**Page excerpt:**

-=-=-

Scaffolds are integral parts of most construction sites, but just because workers use them day in and day out does not mean that they're using them safely. In fact, even workers who have been thoroughly trained on scaffold safety may become complacent over time and forget to pay attention to the most important details that will keep them safe and prevent them from getting hurt.

For this reason, it's always a good time for construction supervisors and construction workers to review their scaffold safety plans. When doing so, you should also remind yourself and any workers who are using a scaffold of the following six safety tips:

Inspect, inspect, inspect: Every day that a worker uses a scaffold, he or she should check to make sure there isn't something wrong with the scaffold. Check for broken parts, worn out fittings, wobbly nuts and safety equipment that may need to be replaced or repaired. If there's anything wrong, don't use the scaffold until the issue is corrected.

Prevent fall risks: Using fall protection and harness features of the scaffold is vital. The scaffold should also be equipped with guardrails to decrease the risk of falls.

Check the tie-downs: Workers should always anchor the scaffold securely to the building that's being worked on. This will help keep the scaffold stabilized and lessen the risks of a collapse.

-=-=-

**What to do:**
1. In the scaffold safety excerpt, list every problem that workers are told to check for during the daily inspection.
2. Reproduce the stretch of the scaffold safety excerpt from "For this reason, it's" through "risk of falls.", word for word.

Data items
-=-=-

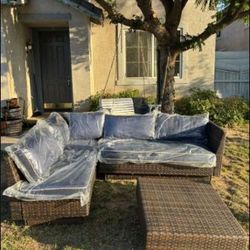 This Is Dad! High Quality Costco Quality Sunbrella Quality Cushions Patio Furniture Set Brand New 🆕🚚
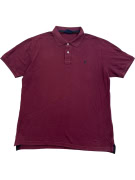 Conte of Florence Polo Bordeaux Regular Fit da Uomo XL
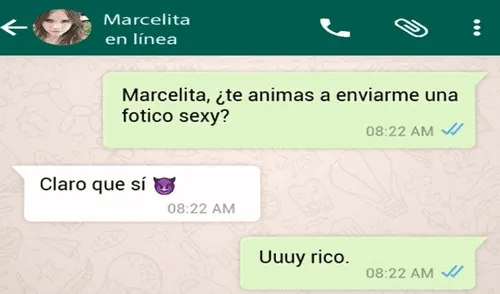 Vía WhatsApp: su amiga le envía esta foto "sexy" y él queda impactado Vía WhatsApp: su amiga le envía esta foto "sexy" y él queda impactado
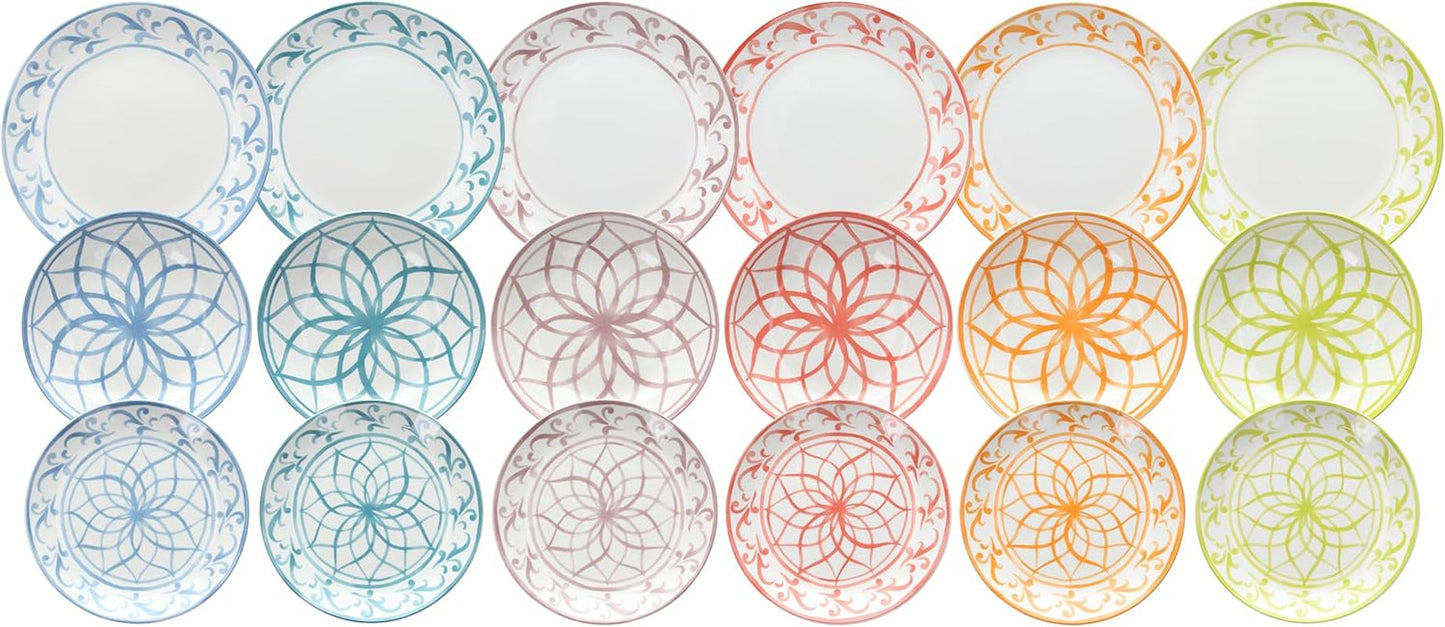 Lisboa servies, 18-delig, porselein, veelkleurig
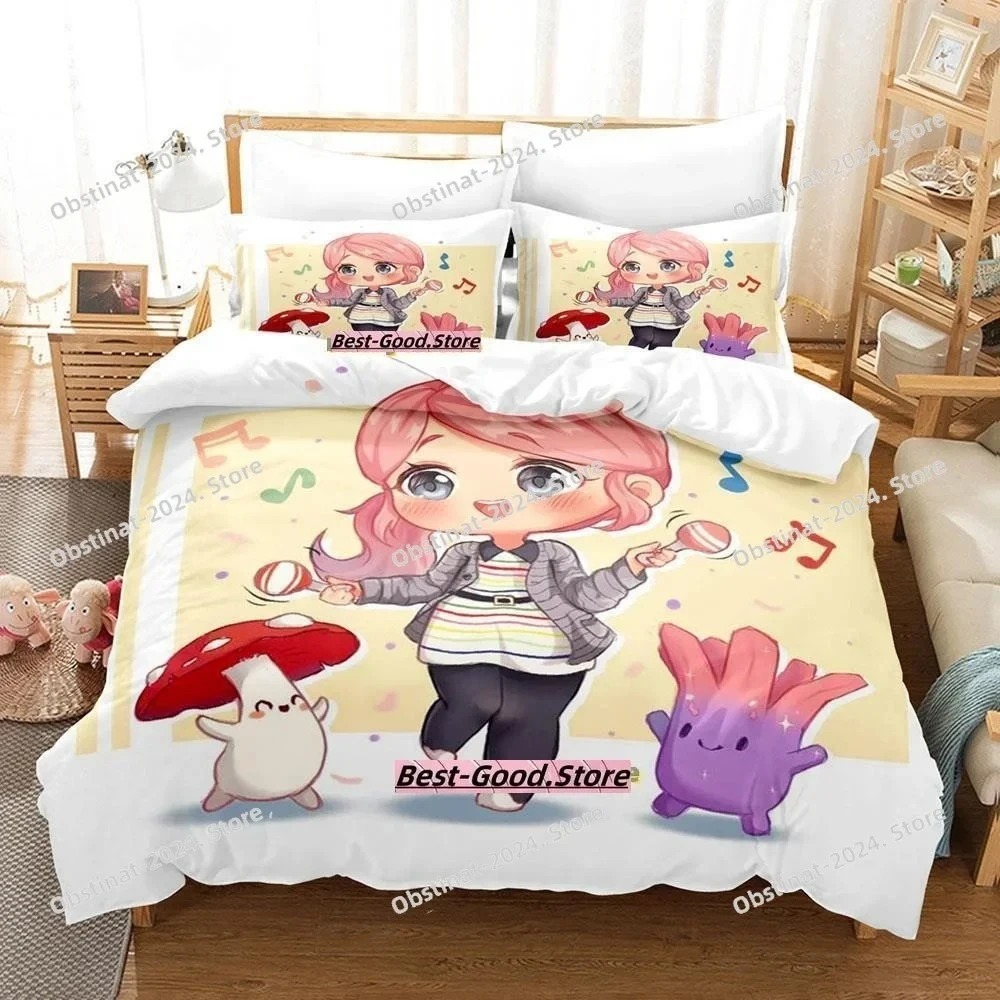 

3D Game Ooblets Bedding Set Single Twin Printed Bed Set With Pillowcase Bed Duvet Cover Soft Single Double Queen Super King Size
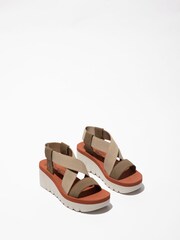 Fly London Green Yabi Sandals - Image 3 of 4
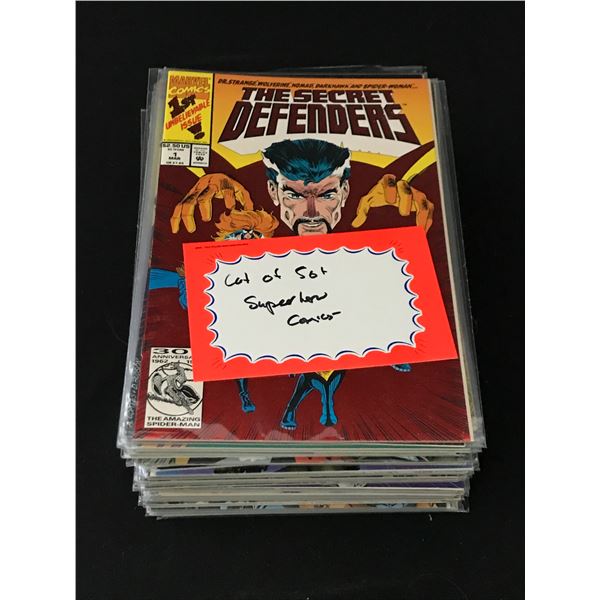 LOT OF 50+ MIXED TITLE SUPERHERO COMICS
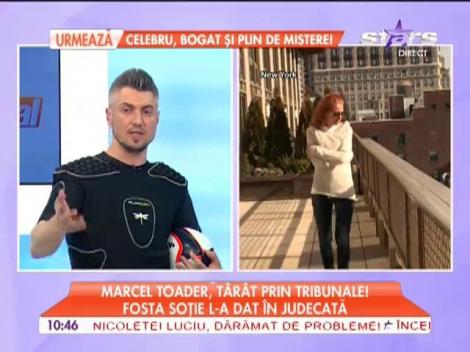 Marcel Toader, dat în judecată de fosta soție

-=-=-

**Solutions to the tasks:**
1.
- Broken parts
- Worn out fittings
- Wobbly nuts
- Safety equipment that may need to be replaced or repaired

2.
For this reason, it's always a good time for construction supervisors and construction workers to review their scaffold safety plans. When doing so, you should also remind yourself and any workers who are using a scaffold of the following six safety tips:

Inspect, inspect, inspect: Every day that a worker uses a scaffold, he or she should check to make sure there isn't something wrong with the scaffold. Check for broken parts, worn out fittings, wobbly nuts and safety equipment that may need to be replaced or repaired. If there's anything wrong, don't use the scaffold until the issue is corrected.

Prevent fall risks: Using fall protection and harness features of the scaffold is vital. The scaffold should also be equipped with guardrails to decrease the risk of falls.